とりあえず、所長が英語を苦手としているのは言うまでもない。
「でもバーチャルフューチャーってことは、未来が見えるとか、そういう発明?」
「そんな万能発明だったらノーベル賞だって狙えるんだろうけどな。これは従来のバーチャル体感システムに高度で柔軟な予測演算を可能とする端末を組み合わせた、言うなれば未来予測を体験するシステムだな」
「もう少しわかりやすく言って」
男勝りと評判のステラだが、メカオンチと科学オンチは一般的な女性と変わらないレベルである。ちなみにスカートは滅多に履かない上に、スッキリしたショートヘアに猫目と色気にはいささか不足のある女性ではあるものの、男性率の高い所内において目立つ存在であることは間違いない。
ちなみに目立つ風貌の女性であるにもかかわらず手を出してくる所員がいないのは、一割が所長の娘であるから、一割がヨーヘーという決まった存在が居るからであり、残った八割が攻撃的で自堕落な性格のせいである。
普段の姿というものは、意外によく見られているものだ。
「昨日の夕飯から明日の夕飯を予想する装置、以上」
「うん、全然わかんない。もう一声」
「明日のことが何でもわかるってことで」
もう説明すること自体が面倒になったようである。
「……占いの結果が見えるみたいな感じ?」
「まぁそれでいいや」
占いと未来予測の違いを説明するのは当然ながら面倒なので、とりあえず頷いておくことにする。
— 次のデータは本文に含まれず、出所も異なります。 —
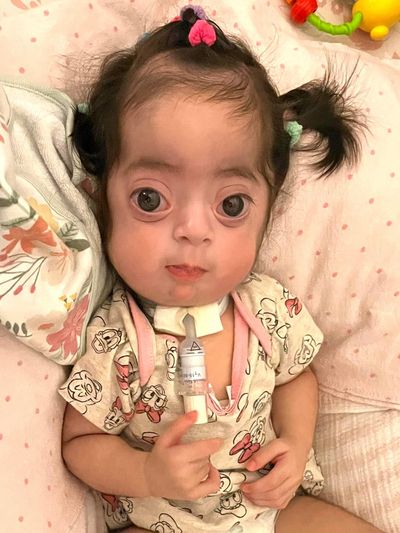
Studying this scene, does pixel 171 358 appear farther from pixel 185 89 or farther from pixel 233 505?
pixel 185 89

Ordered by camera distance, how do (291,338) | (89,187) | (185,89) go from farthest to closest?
(291,338) < (89,187) < (185,89)

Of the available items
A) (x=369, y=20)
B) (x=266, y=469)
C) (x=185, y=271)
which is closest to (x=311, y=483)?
(x=266, y=469)

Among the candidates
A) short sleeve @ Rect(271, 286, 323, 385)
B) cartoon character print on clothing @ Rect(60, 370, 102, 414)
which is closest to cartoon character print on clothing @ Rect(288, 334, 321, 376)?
short sleeve @ Rect(271, 286, 323, 385)

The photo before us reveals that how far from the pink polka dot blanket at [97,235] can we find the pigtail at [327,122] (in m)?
0.02

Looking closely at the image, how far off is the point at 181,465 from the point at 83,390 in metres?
0.17

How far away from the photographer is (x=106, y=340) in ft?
3.26

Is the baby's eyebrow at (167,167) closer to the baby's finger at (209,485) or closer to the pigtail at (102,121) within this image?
the pigtail at (102,121)

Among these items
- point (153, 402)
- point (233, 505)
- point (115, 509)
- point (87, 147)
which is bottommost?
point (115, 509)

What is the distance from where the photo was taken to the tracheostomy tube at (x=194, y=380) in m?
0.93

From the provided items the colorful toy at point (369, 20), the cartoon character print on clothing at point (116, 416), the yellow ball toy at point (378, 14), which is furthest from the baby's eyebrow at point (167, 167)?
Result: the yellow ball toy at point (378, 14)

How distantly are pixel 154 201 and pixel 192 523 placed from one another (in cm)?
46

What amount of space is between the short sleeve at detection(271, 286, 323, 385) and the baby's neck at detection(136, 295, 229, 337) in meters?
0.11

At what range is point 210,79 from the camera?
0.92 meters

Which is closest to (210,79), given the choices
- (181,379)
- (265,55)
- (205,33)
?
(205,33)
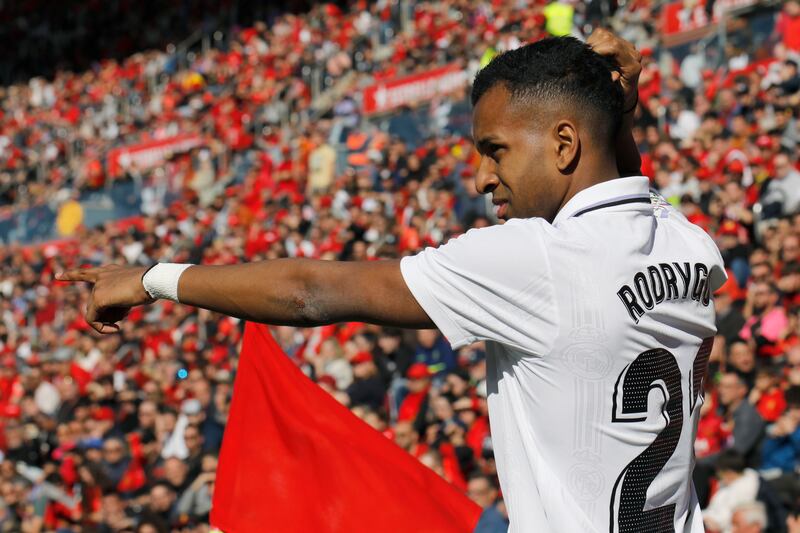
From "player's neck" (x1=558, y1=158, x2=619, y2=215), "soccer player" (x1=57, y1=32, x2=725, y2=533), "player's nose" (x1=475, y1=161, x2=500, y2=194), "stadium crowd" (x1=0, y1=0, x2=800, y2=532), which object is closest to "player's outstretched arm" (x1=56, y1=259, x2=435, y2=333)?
"soccer player" (x1=57, y1=32, x2=725, y2=533)

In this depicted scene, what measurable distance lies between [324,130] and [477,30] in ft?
8.61

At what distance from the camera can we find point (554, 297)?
2008 mm

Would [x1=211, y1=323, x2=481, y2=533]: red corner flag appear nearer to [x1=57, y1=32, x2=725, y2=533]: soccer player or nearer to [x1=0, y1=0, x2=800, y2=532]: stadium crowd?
[x1=0, y1=0, x2=800, y2=532]: stadium crowd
「で、お父さんはその未来とやらを見ている最中なワケだ」
「そういうことになるだろうね」
専用のヘッドホンをしてカプセルに横たわる所長の姿は、一見すると眠っているというよりは仮死状態に見える。一目見て死んでいると彼女が口にしたのも、あながち的外れな物言いとも言い切れないだろう。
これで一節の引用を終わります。